Lebih lanjut, Bapak Rano Karno menjelaskan bahwa kebutuhan beras di DKI Jakarta mencapai sekitar 80 ribu ton setiap bulan. Angka tersebut belum termasuk kebutuhan komoditas pangan lain seperti ikan, cabai, dan bahan pokok lainnya. Oleh karena itu, kerja sama dengan berbagai daerah penghasil pangan menjadi langkah strategis untuk memastikan ketersediaan pasokan bagi masyarakat Jakarta.
Dalam kesempatan yang sama, Bapak Rano Karno juga membuka peluang kerja sama lebih luas dengan Kota Pariaman. Ia menyebutkan bahwa selain beras, pihaknya siap menerima berbagai komoditas lain yang dapat diproduksi di daerah tersebut. “Untuk hari ini masih beras, namun jika ada cabai atau komoditas lainnya kami terima. Jakarta memerlukan dukungan dari pemerintah daerah manapun yang memungkinkan untuk kerja sama,” ungkapnya.
Ia juga menambahkan bahwa DKI Jakarta selama ini mendatangkan berbagai komoditas pangan dari sejumlah daerah di Indonesia. Mulai dari garam hingga kebutuhan hewani seperti sapi, yang mencapai hampir 15 ribu ekor setiap periode. Menurutnya, apabila daerah seperti Pariaman mampu mengembangkan sektor peternakan, maka peluang kerja sama tersebut dapat diperluas.
Sementara itu, Wali Kota Pariaman, Bapak Yota Balad, menyambut baik kerja sama yang terjalin dengan Pemerintah Provinsi DKI Jakarta. Ia menilai kolaborasi ini akan memberikan dampak signifikan terhadap peningkatan sektor pertanian di daerahnya. “Segala bentuk produk pertanian akan kami kirim kepada Jakarta,” kata Bapak Yota Balad dalam pernyataannya saat acara berlangsung.
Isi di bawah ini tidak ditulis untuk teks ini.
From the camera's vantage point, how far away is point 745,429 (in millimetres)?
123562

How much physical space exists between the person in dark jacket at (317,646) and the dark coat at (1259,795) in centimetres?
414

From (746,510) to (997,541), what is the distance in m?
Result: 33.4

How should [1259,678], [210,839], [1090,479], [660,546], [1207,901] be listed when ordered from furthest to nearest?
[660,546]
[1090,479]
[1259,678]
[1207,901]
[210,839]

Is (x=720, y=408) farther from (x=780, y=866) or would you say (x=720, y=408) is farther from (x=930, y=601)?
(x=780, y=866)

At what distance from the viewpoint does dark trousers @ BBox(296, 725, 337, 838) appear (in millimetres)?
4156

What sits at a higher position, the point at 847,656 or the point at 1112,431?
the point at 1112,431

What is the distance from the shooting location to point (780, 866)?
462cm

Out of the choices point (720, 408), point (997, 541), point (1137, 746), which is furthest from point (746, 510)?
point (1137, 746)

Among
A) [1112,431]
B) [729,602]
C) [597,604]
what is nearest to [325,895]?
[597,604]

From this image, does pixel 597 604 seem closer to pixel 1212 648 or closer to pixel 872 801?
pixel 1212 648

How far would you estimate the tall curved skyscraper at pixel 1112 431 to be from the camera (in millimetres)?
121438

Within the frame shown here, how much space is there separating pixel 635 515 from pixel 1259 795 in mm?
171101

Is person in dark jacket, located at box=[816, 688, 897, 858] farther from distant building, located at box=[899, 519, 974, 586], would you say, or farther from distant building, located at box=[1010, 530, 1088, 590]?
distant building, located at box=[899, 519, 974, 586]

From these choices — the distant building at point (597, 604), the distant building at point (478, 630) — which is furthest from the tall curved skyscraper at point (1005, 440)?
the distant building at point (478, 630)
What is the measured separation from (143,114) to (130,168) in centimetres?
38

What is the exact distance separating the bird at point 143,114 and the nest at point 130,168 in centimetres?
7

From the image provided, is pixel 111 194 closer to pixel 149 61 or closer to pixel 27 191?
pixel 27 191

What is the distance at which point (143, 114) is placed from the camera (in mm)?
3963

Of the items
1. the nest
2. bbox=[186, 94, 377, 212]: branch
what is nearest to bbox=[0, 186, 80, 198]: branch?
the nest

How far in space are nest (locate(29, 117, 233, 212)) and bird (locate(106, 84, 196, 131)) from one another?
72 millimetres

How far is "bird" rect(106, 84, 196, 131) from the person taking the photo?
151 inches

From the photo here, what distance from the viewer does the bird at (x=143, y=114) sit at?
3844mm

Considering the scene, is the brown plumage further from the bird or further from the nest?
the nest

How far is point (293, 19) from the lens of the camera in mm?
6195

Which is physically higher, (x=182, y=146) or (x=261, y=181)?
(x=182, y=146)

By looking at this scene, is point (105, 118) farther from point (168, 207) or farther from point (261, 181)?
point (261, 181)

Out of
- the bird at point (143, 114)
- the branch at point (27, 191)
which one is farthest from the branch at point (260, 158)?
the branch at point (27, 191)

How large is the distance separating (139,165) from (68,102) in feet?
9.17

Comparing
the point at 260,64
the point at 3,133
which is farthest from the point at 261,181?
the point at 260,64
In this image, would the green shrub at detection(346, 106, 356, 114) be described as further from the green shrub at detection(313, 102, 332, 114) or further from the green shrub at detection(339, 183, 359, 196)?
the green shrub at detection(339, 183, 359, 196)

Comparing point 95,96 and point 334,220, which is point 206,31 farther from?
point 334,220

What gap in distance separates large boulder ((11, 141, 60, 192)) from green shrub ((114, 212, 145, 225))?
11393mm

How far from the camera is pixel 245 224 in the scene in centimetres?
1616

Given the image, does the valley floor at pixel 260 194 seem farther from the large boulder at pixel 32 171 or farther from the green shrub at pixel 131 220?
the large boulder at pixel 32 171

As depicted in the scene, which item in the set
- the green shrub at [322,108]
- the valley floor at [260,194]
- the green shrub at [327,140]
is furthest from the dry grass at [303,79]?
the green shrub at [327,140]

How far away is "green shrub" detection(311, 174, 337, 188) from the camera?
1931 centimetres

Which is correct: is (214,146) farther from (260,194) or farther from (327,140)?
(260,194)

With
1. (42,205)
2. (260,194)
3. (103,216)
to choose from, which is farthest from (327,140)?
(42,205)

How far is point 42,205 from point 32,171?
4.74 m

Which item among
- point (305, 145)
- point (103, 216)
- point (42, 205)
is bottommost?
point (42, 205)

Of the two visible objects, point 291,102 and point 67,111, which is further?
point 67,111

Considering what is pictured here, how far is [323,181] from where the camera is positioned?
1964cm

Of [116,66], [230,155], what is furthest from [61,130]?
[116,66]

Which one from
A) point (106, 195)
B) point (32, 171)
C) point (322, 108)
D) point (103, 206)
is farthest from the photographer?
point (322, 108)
Bapak Yota Balad juga menyampaikan bahwa pihaknya tidak hanya fokus pada sektor pertanian, tetapi akan menjajaki peluang kerja sama di bidang lain. Salah satu sektor yang akan dikembangkan adalah pariwisata, sebagai bagian dari strategi peningkatan ekonomi masyarakat Kota Pariaman. Ia optimistis kerja sama lintas daerah ini mampu membuka peluang baru bagi pertumbuhan ekonomi lokal.
Kerja sama antara DKI Jakarta dan Pemkot Pariaman ini diharapkan tidak hanya memperkuat ketahanan pangan nasional, tetapi juga mendorong kesejahteraan petani dan pelaku usaha di daerah. Kolaborasi ini menjadi contoh sinergi antardaerah dalam menjawab tantangan kebutuhan pangan yang terus meningkat. Dengan semangat kebersamaan, kedua pihak berkomitmen untuk terus mengembangkan kerja sama yang berkelanjutan di masa mendatang.